L'assuré a été soumis à un stage d'observation professionnelle au Centre d'intégration professionnelle de l'assurance-invalidité (ci-après le COPAI) du 13 mars au 21 mai 1999. Les maîtres de stage ont conclu à une capacité de travail complète, avec un rendement de 50%, tenant compte des limitations de l'assuré (pas de travail en position statique durable, pas de travail debout et penché en avant, pas de port de charges). Les activités possibles étaient celles de surveillant de machines ou de personnes, de travaux de contrôle, de travaux de conditionnement et opérateur sur machine (cf. rapport du COPAI du 23 juin 1999).
Du 30 août au 29 novembre 1999, l'assuré a suivi un stage de réentraînement au travail, également au COPAI. Les maîtres de stage ont conclu que l'assuré présentait une capacité de travail de 22 heures 30 par semaine.
Par décision du 8 mars 2000, l'Office cantonal de l'assurance-invalidité (ci-après l'OCAI) a octroyé à l'assuré une demi-rente d'invalidité à partir du 1er janvier 1997.
Par décision du 22 mai 2000, l'OCAI a octroyé à l'assuré une demi-rente d'invalidité du 1er octobre au 31 décembre 1996.
En août 2003, l'OCAI a entrepris une procédure de révision de la rente d'invalidité de l'assuré. Dans ce cadre, il a récolté des informations médicales auprès des médecins traitants de l'assuré.
Dans un rapport du 27 octobre 2003, le Dr C_________, cardiologue, a diagnostiqué un état de stress post-traumatique d'allure chronique, un état dépressif récurrent d'importance moyenne, ainsi qu'un syndrome de douleurs chroniques sous forme de lombalgies et de cervicalgies.

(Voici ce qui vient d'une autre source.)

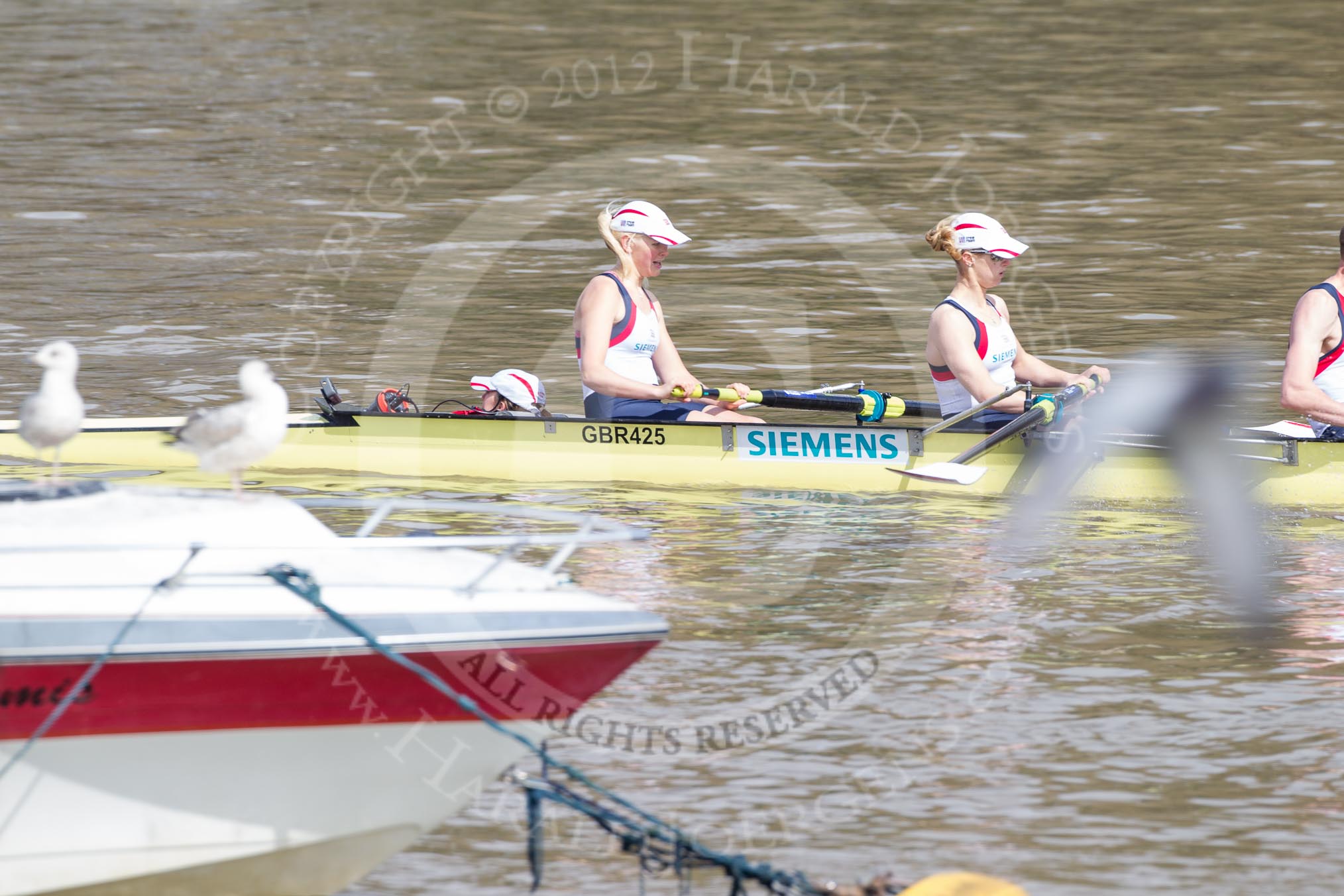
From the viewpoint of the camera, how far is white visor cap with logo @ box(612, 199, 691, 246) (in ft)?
33.2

L'incapacité était de 66% depuis le 13 octobre 1996. L'état était stationnaire.
Par courrier du 13 mars 2004, l'assuré a informé l'OCAI qu'il ne suivait plus de séances de physiothérapie depuis l'année 2002. Il n'était pas allé consulter de psychiatre car selon lui il présentait un problème physique et non pas psychologique.

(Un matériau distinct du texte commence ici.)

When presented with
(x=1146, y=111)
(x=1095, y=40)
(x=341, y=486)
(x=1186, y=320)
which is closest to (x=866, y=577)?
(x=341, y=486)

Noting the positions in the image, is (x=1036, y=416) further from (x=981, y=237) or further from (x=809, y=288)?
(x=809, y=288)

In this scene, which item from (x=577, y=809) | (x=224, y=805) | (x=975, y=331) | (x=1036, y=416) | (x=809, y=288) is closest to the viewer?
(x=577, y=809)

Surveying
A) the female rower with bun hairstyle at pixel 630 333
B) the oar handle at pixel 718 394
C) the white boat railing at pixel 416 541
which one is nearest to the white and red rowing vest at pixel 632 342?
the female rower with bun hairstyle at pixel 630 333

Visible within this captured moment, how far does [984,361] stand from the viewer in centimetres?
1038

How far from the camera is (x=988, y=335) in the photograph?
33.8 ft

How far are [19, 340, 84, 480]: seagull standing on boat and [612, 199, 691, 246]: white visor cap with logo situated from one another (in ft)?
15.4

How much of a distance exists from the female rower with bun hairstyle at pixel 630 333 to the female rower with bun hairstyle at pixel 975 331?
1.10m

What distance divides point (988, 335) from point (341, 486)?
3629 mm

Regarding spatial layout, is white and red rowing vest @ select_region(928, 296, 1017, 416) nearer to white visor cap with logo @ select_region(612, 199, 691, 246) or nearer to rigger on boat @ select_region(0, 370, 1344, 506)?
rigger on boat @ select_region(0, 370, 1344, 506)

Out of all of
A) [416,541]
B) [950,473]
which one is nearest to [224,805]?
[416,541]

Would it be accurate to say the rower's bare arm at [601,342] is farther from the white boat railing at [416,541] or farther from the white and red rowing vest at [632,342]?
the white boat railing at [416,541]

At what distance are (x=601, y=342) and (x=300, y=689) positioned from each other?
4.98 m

Dans un rapport intermédiaire du 16 mars 2004, le Dr C_________ a précisé qu'il ne suivait le patient que pour son hypertension artérielle et son hyperlipidémie, actuellement bien contrôlée et sans relation avec son incapacité de travail.

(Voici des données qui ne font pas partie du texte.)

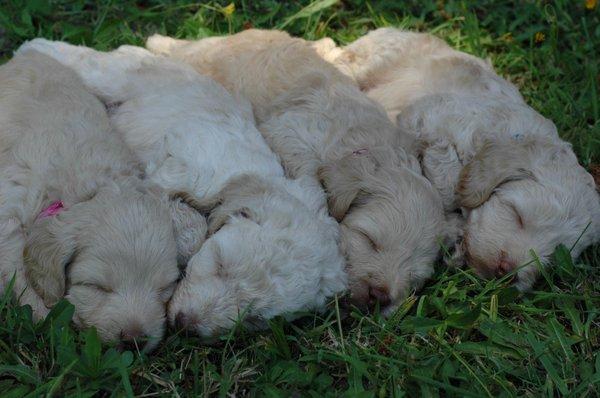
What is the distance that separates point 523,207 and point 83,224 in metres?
2.50

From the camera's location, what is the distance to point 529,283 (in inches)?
176

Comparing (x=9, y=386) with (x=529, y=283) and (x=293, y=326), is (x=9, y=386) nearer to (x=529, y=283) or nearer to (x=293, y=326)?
(x=293, y=326)

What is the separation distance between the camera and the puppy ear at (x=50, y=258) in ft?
12.3

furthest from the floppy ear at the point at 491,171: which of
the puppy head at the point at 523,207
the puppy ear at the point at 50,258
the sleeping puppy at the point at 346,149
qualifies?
the puppy ear at the point at 50,258

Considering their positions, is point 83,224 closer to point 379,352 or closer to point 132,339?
point 132,339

En date des 15 février et 1er mars 2005, l'assuré a été soumis à une expertise psychiatrique conduite par le Dr D_________, psychiatre aux (ci-après les "établissement hospitalier"). Dans son rapport du 29 avril 2005, l'expert a diagnostiqué un syndrome douloureux somatoforme persistant. Le patient ne souffrait pas d'un état dépressif avéré, ni ne présentait de troubles psychiques susceptibles d'entraver la possibilité d'une réadaptation professionnelle. Une activité à 50% telle que décrite dans le rapport du COPAI sous réserve d'un réentraînement de trois mois pouvait être envisagée, dans des activités telles la surveillance, le contrôle de production, le contrôle de conditionnement. L'expert a précisé qu'il était dommageable que l'assuré n'ait pas fait de démarches auprès d'un médecin psychiatre, bien que cela lui ait été recommandé. Dans ce contexte, il n'était pas possible d'affirmer que tout avait été tenté pour réduire l'incapacité de travail et, pour ce motif, les conclusions de l'expertise effectuée en 1998 restaient de mise à l'heure actuelle.
Dans un complément d'expertise du 25 octobre 2005, demandé par le médecin conseil de l'OCAI, le Dr D_________ a expliqué que l'assuré était divorcé mais gardait des liens avec son ex-femme, surtout relativement à sa fille cadette dont il avait la garde. Il avait par ailleurs un réseau d'amis avec lesquels il entretenait des relations relativement régulières, de même qu'avec ses parents, qu'il rencontrait presque chaque week-end, en particulier autour d'une activité d'entretien d'un petit jardin familial. Dans ce contexte, et tout en tenant compte des limitations liées à sa problématique algique chronique, l'expertisé menait une vie quotidienne relativement diversifiée, sans repli ou perte de contacts sociaux relevants.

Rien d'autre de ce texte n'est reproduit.